_Exercise aim_
Filter the records below and copy every line containing the word "defined".
### Input records ###
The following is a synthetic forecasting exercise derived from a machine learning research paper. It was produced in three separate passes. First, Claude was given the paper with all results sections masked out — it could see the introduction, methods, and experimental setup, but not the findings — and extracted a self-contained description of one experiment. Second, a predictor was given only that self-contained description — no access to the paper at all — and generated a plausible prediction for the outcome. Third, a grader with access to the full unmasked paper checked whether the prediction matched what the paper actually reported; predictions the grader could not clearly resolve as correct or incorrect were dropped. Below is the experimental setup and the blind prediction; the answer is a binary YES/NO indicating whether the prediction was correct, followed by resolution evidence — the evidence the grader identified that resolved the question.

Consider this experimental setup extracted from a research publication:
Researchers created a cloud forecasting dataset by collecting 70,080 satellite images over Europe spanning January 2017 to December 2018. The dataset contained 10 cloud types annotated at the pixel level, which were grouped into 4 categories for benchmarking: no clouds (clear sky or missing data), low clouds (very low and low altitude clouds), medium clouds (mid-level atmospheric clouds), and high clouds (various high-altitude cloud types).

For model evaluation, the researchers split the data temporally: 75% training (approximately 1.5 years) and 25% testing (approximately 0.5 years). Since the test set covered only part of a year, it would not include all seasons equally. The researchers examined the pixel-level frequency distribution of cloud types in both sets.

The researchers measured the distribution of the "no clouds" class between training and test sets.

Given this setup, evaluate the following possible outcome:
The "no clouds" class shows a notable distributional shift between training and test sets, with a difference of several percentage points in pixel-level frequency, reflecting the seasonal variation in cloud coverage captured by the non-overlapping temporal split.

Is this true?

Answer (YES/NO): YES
###
### Input records ###
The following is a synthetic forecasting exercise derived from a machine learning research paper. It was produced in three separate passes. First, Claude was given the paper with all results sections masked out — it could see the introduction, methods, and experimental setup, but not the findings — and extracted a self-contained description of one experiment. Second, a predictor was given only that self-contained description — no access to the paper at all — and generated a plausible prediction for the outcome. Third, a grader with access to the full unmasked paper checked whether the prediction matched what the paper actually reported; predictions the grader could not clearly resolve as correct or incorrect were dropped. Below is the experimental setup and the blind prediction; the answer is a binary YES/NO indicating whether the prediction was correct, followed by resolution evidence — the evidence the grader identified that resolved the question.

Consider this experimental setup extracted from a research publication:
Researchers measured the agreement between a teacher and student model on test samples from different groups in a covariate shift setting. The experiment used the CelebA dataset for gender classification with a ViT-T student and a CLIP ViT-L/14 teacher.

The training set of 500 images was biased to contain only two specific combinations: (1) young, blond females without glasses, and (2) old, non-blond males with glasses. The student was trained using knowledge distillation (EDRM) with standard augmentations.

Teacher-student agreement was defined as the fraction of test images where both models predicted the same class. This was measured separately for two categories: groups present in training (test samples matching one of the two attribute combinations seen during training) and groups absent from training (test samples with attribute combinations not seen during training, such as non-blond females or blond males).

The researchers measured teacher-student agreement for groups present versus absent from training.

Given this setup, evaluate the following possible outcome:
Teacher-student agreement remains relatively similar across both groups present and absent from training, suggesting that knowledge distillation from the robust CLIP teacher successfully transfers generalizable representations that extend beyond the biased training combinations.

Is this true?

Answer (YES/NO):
###
### Input records ###
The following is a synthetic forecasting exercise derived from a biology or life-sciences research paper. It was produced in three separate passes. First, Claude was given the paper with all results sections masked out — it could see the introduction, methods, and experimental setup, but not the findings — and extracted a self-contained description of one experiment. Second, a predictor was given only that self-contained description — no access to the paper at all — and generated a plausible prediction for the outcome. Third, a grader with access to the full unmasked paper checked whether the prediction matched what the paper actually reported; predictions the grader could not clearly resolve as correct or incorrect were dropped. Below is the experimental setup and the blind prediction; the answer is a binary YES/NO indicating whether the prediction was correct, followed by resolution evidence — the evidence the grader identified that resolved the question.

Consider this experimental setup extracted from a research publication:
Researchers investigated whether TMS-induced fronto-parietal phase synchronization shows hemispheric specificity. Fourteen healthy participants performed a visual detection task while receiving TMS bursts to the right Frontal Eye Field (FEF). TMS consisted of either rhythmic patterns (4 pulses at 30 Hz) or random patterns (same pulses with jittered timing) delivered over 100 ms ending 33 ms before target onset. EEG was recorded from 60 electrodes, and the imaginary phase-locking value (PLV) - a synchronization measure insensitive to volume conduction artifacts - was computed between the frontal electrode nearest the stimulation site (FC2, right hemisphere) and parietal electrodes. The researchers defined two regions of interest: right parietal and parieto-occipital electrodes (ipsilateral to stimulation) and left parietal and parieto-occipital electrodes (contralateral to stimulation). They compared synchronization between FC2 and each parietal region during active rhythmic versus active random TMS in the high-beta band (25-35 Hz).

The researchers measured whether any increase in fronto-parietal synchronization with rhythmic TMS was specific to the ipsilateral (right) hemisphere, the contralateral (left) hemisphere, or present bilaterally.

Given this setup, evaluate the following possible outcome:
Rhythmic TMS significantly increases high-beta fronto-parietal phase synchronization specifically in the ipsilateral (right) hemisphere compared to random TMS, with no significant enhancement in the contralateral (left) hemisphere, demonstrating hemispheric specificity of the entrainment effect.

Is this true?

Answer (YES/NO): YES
###
_Response box_
Teacher-student agreement was defined as the fraction of test images where both models predicted the same class. This was measured separately for two categories: groups present in training (test samples matching one of the two attribute combinations seen during training) and groups absent from training (test samples with attribute combinations not seen during training, such as non-blond females or blond males).
Researchers investigated whether TMS-induced fronto-parietal phase synchronization shows hemispheric specificity. Fourteen healthy participants performed a visual detection task while receiving TMS bursts to the right Frontal Eye Field (FEF). TMS consisted of either rhythmic patterns (4 pulses at 30 Hz) or random patterns (same pulses with jittered timing) delivered over 100 ms ending 33 ms before target onset. EEG was recorded from 60 electrodes, and the imaginary phase-locking value (PLV) - a synchronization measure insensitive to volume conduction artifacts - was computed between the frontal electrode nearest the stimulation site (FC2, right hemisphere) and parietal electrodes. The researchers defined two regions of interest: right parietal and parieto-occipital electrodes (ipsilateral to stimulation) and left parietal and parieto-occipital electrodes (contralateral to stimulation). They compared synchronization between FC2 and each parietal region during active rhythmic versus active random TMS in the high-beta band (25-35 Hz).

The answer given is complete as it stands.